Records from a dataset
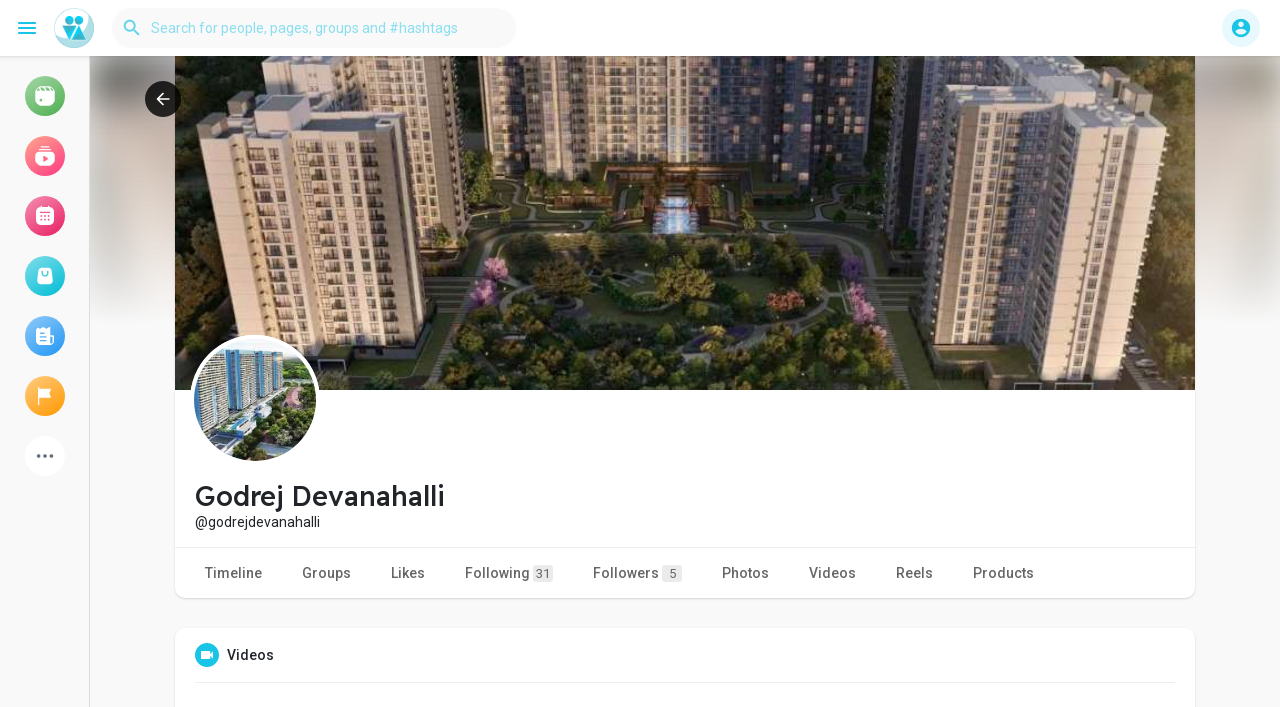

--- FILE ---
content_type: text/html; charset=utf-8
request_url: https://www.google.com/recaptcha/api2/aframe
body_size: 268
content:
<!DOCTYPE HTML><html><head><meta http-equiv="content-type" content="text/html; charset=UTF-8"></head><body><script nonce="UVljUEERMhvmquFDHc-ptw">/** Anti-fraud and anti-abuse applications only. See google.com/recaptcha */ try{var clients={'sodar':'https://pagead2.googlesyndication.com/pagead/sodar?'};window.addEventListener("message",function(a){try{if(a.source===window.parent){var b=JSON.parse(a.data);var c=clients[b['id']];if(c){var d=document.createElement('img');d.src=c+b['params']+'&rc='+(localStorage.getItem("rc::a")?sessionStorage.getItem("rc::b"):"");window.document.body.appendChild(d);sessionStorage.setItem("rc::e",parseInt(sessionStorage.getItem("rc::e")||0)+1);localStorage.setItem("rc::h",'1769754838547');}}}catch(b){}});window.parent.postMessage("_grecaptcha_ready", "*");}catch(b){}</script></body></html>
...
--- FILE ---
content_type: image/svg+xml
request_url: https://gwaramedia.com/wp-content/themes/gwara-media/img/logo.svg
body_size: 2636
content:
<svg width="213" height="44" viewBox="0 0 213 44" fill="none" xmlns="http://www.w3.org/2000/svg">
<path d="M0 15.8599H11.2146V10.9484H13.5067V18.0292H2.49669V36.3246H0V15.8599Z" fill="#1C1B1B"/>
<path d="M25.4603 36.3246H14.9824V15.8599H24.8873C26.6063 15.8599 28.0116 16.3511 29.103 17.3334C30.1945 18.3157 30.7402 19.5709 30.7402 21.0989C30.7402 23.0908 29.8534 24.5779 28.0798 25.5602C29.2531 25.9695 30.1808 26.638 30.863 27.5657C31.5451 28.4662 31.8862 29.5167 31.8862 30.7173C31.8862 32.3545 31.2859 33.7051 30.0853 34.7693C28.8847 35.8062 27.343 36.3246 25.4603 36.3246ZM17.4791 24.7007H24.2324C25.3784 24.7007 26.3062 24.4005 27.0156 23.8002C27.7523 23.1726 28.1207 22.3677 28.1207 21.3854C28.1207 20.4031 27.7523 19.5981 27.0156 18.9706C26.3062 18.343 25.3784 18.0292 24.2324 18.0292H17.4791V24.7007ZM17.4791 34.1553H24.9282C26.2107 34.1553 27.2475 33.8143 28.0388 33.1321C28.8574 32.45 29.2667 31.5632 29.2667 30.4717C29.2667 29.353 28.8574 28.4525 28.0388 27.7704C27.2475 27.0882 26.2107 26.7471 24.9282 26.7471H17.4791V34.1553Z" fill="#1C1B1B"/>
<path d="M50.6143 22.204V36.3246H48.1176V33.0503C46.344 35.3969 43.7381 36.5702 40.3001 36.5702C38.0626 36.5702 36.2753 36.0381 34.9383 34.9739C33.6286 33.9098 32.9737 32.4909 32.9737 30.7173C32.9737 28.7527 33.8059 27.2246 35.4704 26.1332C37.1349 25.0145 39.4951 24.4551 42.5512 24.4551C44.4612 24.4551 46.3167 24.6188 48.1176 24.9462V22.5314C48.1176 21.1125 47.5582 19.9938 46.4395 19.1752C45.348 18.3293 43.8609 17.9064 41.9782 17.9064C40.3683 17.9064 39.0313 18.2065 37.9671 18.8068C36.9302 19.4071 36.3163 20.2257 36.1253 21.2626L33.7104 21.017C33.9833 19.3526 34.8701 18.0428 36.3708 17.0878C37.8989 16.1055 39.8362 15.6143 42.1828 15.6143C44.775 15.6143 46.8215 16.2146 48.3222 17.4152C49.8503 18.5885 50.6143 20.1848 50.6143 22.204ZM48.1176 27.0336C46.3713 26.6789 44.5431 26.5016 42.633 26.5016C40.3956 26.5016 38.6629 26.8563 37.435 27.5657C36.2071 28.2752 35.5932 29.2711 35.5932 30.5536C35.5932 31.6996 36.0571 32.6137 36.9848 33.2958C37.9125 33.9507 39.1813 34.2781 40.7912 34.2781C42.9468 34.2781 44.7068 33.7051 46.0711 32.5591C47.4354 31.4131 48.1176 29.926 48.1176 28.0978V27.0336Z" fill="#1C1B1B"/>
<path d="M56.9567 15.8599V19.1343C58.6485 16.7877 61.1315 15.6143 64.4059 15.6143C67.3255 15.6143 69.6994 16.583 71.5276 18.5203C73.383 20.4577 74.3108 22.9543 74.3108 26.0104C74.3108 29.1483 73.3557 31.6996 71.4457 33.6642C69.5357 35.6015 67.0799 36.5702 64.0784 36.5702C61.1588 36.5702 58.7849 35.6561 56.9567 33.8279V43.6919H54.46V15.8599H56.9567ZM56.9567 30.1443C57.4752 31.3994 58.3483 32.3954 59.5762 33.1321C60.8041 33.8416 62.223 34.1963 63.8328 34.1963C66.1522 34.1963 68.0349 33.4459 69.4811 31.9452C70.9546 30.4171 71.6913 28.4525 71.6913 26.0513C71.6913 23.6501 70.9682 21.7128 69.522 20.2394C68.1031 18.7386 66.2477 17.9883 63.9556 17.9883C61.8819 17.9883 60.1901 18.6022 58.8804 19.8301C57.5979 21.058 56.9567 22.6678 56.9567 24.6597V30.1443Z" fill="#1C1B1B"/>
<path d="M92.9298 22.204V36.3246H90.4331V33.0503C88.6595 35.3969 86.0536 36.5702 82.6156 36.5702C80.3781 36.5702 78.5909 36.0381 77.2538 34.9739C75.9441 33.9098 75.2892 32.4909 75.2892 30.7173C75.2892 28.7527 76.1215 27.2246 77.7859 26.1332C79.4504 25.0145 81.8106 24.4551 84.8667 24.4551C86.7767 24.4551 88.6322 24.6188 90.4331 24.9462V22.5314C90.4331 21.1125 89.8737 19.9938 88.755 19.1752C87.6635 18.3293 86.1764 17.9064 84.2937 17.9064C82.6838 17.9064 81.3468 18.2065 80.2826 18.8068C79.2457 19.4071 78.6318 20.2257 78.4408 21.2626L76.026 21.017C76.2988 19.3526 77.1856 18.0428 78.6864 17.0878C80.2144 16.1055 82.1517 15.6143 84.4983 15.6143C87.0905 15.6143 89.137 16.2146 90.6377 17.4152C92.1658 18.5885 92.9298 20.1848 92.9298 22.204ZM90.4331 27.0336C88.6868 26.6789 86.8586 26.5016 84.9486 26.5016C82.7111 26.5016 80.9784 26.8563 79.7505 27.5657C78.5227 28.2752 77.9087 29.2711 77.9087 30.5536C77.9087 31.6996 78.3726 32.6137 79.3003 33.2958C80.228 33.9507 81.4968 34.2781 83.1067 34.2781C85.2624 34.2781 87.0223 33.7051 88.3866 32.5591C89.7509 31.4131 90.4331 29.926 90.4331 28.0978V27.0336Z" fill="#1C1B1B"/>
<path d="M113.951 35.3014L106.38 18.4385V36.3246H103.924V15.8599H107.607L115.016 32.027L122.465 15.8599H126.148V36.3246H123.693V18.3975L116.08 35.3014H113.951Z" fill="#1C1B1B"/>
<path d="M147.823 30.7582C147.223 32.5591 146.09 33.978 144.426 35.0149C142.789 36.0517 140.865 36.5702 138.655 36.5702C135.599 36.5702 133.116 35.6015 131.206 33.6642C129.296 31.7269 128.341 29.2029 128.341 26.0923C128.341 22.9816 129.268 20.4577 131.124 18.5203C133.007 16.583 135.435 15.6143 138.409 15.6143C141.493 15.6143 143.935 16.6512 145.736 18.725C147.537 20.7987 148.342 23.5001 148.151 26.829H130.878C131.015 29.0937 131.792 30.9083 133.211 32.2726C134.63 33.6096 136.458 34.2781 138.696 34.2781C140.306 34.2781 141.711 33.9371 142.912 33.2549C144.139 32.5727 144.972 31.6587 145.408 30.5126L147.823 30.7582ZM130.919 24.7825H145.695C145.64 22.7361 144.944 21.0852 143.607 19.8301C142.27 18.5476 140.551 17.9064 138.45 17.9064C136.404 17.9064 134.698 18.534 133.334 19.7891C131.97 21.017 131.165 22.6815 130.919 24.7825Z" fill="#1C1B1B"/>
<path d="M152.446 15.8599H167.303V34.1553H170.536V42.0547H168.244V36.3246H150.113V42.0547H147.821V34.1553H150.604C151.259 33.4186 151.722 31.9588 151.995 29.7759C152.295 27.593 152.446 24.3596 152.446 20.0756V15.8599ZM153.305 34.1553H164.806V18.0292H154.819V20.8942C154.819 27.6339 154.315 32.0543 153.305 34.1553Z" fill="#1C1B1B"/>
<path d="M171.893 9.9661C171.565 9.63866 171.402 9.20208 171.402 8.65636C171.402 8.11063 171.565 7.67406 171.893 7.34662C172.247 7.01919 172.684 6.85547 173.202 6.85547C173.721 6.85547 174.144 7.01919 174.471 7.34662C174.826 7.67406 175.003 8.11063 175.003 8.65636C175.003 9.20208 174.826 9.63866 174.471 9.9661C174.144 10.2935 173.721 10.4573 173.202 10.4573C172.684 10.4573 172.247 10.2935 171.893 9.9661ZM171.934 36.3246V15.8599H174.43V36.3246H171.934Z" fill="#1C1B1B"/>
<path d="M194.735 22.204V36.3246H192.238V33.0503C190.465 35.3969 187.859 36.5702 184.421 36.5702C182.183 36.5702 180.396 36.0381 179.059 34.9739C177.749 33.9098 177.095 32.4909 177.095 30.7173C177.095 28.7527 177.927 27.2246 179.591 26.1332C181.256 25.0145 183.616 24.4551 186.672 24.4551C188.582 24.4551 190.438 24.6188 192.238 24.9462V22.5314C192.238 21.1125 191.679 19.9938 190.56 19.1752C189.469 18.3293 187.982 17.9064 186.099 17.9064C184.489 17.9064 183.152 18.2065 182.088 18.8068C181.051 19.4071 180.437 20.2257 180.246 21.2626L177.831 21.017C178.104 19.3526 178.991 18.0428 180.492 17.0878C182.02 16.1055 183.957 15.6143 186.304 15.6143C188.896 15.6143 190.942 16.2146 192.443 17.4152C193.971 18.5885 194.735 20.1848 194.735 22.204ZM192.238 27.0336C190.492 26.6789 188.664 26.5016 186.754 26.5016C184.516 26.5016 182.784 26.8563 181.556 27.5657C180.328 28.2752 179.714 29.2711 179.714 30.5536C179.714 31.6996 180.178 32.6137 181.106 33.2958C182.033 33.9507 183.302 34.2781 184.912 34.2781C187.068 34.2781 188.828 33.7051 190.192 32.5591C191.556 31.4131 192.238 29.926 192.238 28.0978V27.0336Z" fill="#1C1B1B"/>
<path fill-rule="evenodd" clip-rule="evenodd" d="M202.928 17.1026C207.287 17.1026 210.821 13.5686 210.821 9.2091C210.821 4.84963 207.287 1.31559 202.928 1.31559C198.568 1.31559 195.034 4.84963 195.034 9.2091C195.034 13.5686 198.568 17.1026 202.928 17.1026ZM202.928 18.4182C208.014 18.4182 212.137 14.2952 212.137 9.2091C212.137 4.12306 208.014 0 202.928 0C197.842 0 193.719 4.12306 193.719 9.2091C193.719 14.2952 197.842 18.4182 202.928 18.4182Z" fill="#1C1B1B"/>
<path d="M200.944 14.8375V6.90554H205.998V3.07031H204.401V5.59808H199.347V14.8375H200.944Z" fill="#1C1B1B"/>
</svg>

# Work instructions:
All lines of the data above that include the word "google" must be shown.

# Task answer:
request_url: https://www.google.com/recaptcha/api2/aframe
<!DOCTYPE HTML><html><head><meta http-equiv="content-type" content="text/html; charset=UTF-8"></head><body><script nonce="UVljUEERMhvmquFDHc-ptw">/** Anti-fraud and anti-abuse applications only. See google.com/recaptcha */ try{var clients={'sodar':'https://pagead2.googlesyndication.com/pagead/sodar?'};window.addEventListener("message",function(a){try{if(a.source===window.parent){var b=JSON.parse(a.data);var c=clients[b['id']];if(c){var d=document.createElement('img');d.src=c+b['params']+'&rc='+(localStorage.getItem("rc::a")?sessionStorage.getItem("rc::b"):"");window.document.body.appendChild(d);sessionStorage.setItem("rc::e",parseInt(sessionStorage.getItem("rc::e")||0)+1);localStorage.setItem("rc::h",'1769754838547');}}}catch(b){}});window.parent.postMessage("_grecaptcha_ready", "*");}catch(b){}</script></body></html>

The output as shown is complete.